I feel all my royal training bubbling to the surface. I want nothing so much as to shoo everyone away and have a good yell, and then find a spell to ease the aches of recent percussive injuries, but someone’s got to take control of this mess.
“Just as well,” I say, trying to inject a bit of airy unconcern into my voice. “Otherwise we’d both have been trapped. A diplomatic nightmare, to be sure.”
“He could have pulled you away with him,” Sasha points out, because no teenager has ever met with a polite fabrication she didn’t feel the immediate urge to dismantle. So much for diplomacy. Beside me, Bash emits some sort of noise that, under different circumstances, I might describe as a growl.
“Well, no harm done,” I say lightly. “Now, if you’ll all excuse me—”
“But the curse,” Ternis says, his voice a little high-pitched.
Of course. The entire reason he kissed me in the first place.
“It’s not broken; I’d have felt it,” I say, as kindly as I can manage.
I still don’t know that for sure, but it’s as safe an assumption as any.
Ternis opens his mouth to protest, and I sigh.
“Look, I’ll show you,” I say, stepping over the books strewn about the floor and walking to the still-open door where, oh joy, the other half of the town appears to be collected.
They’re chattering excitedly; they fall silent as I approach.
I press my hand against the invisible barrier. It is, of course, unaltered.
“See? Can’t leave. The curse is alive and well. Now, if you wouldn’t all mind…”

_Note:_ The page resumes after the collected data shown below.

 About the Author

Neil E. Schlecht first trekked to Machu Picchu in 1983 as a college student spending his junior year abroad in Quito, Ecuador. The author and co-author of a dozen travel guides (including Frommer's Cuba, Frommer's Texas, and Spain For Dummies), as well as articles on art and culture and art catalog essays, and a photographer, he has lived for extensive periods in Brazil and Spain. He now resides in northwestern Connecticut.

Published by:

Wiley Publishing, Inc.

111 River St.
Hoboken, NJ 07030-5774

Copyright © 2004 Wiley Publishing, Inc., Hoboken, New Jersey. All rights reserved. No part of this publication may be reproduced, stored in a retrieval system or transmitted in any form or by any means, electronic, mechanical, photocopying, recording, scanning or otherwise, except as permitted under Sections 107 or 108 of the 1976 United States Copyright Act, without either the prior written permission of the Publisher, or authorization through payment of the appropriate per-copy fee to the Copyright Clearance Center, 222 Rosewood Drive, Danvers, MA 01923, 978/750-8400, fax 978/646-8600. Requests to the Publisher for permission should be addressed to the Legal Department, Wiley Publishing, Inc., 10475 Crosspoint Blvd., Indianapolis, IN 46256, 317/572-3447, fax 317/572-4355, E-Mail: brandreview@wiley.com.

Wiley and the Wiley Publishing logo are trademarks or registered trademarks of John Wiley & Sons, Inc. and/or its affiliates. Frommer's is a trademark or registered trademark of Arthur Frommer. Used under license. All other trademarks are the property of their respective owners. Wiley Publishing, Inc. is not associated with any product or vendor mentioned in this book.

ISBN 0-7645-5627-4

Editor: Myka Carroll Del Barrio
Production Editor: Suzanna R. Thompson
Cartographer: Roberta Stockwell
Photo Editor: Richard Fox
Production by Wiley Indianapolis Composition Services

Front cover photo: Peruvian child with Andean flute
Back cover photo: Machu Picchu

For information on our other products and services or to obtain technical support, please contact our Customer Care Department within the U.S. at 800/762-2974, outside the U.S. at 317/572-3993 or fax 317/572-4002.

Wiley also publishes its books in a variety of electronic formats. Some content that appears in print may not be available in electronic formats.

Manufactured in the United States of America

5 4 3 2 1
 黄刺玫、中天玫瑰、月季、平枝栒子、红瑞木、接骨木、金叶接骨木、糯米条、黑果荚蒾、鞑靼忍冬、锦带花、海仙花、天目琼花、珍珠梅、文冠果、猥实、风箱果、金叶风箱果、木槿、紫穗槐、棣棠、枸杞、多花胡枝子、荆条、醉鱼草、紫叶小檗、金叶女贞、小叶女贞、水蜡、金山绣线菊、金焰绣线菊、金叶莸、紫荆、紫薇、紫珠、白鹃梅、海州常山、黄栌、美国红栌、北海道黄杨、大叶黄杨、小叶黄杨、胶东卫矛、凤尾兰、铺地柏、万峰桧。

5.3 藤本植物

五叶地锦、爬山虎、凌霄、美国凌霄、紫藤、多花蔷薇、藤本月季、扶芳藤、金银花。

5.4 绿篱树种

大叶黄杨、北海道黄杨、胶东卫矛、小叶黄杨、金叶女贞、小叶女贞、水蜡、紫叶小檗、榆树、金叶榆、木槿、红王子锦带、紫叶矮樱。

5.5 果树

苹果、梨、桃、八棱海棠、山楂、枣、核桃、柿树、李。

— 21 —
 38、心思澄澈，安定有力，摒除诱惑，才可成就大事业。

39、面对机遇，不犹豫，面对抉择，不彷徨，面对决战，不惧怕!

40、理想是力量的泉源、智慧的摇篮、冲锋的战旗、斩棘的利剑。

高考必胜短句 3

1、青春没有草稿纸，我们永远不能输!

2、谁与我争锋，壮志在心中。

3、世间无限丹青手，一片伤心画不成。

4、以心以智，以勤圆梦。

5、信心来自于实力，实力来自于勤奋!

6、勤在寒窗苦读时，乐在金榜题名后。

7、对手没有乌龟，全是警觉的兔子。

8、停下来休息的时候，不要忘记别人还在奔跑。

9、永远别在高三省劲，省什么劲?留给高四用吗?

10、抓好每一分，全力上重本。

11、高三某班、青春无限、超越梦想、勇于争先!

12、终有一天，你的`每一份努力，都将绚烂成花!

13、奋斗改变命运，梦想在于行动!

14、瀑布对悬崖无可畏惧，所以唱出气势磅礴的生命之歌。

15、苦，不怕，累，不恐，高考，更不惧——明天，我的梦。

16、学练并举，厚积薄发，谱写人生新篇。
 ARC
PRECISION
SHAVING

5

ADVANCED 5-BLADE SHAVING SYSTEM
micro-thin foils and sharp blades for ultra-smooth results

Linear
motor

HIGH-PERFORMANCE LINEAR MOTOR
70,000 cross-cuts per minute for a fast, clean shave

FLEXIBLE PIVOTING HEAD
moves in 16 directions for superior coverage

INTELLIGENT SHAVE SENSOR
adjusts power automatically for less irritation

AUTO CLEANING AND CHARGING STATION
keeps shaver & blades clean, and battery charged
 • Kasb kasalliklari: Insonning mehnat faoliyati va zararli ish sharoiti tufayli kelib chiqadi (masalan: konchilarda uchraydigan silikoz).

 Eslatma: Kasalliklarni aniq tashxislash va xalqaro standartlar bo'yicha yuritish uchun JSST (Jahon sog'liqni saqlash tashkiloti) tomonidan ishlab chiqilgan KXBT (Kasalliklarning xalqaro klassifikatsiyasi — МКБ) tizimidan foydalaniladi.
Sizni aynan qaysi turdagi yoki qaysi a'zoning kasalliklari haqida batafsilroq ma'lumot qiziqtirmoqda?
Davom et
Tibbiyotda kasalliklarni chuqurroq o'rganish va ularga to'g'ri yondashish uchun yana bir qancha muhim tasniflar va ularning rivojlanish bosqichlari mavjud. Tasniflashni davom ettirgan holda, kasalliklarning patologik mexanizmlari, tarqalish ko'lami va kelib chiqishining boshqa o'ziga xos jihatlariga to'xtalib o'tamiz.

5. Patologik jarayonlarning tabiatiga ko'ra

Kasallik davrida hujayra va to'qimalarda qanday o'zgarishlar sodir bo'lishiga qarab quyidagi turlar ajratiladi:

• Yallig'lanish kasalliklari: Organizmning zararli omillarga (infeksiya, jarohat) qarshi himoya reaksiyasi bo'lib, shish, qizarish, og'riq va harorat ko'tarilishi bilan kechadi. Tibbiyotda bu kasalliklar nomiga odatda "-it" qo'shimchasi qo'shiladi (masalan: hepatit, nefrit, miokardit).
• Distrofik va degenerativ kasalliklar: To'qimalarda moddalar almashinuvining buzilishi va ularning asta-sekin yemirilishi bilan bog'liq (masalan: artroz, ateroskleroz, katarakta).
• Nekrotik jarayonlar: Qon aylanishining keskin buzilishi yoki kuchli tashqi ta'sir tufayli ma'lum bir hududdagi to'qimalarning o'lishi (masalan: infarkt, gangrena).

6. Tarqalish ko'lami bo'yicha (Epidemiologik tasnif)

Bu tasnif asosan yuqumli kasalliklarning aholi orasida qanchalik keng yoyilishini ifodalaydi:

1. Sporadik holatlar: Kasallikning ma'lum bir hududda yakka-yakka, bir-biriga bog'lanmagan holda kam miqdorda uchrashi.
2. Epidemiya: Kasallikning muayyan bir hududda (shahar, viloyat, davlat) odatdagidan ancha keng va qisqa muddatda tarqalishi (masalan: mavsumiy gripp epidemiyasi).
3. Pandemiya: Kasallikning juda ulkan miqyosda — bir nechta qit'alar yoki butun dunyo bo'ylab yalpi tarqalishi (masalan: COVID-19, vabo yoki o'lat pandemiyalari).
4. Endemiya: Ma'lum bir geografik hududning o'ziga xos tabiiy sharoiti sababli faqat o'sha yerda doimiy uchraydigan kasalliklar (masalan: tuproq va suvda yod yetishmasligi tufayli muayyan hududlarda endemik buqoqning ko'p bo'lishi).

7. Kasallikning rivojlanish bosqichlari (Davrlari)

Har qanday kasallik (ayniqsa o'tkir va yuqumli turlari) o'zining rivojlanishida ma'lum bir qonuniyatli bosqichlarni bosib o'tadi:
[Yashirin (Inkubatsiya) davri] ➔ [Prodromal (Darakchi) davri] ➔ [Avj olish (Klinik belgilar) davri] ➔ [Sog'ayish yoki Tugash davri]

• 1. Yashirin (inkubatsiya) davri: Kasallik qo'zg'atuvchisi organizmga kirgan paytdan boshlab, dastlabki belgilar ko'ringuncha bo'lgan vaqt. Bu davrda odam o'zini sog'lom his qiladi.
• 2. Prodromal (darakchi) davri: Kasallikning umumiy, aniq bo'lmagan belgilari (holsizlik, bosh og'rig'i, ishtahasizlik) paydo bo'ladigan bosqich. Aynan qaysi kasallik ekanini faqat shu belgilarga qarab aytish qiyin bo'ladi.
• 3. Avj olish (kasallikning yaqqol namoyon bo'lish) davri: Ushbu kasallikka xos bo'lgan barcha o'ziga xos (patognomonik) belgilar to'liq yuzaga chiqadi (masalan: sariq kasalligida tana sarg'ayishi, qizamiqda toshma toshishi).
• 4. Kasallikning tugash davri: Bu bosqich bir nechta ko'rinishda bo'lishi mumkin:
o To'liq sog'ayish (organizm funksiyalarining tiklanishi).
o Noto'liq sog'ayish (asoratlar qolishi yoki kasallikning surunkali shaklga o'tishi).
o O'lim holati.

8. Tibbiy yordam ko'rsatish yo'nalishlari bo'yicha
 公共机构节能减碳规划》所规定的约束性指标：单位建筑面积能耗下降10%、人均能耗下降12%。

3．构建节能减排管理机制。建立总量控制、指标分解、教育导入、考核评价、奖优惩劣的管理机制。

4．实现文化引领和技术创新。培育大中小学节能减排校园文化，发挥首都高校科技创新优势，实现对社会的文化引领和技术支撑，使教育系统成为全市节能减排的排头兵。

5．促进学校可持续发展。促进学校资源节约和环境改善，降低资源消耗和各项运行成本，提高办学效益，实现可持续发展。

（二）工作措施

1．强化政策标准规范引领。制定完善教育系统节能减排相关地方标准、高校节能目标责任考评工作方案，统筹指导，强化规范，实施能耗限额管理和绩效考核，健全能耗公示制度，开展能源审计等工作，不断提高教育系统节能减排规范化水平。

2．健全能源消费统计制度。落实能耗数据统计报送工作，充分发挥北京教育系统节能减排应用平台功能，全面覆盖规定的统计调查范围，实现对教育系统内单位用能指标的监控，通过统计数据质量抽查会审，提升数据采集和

It seems I’ve finally reached the limits of my ability to be hospitable. I suddenly want everyone gone.
“We’re closed!” Sasha hollers, from somewhere behind me.
I turn and march back into the bookshop as disappointed townsfolk stream out the door around me.
After a few moments, only the princes, Sasha, Bash, and I are left.
Ternis still looks utterly shell-shocked.
Even Driz appears to have lost his normal bonhomie.
Bash is glowering at the floor. Sasha is trying to conceal a smile.
“Driz,” I say, “will you take Ternis to the Inn of the Howevermany Princes and buy him a drink?”
“Of course,” he murmurs, at a totally normal volume.
“Ternis,” I say, since someone must say something, and he doesn’t appear to have recovered his voice yet. “You weren’t going to break the curse anyway. It’s my own fault for de-spelling those damned bookcases during open hours without taking any precautions. Anyone could have knocked one over.”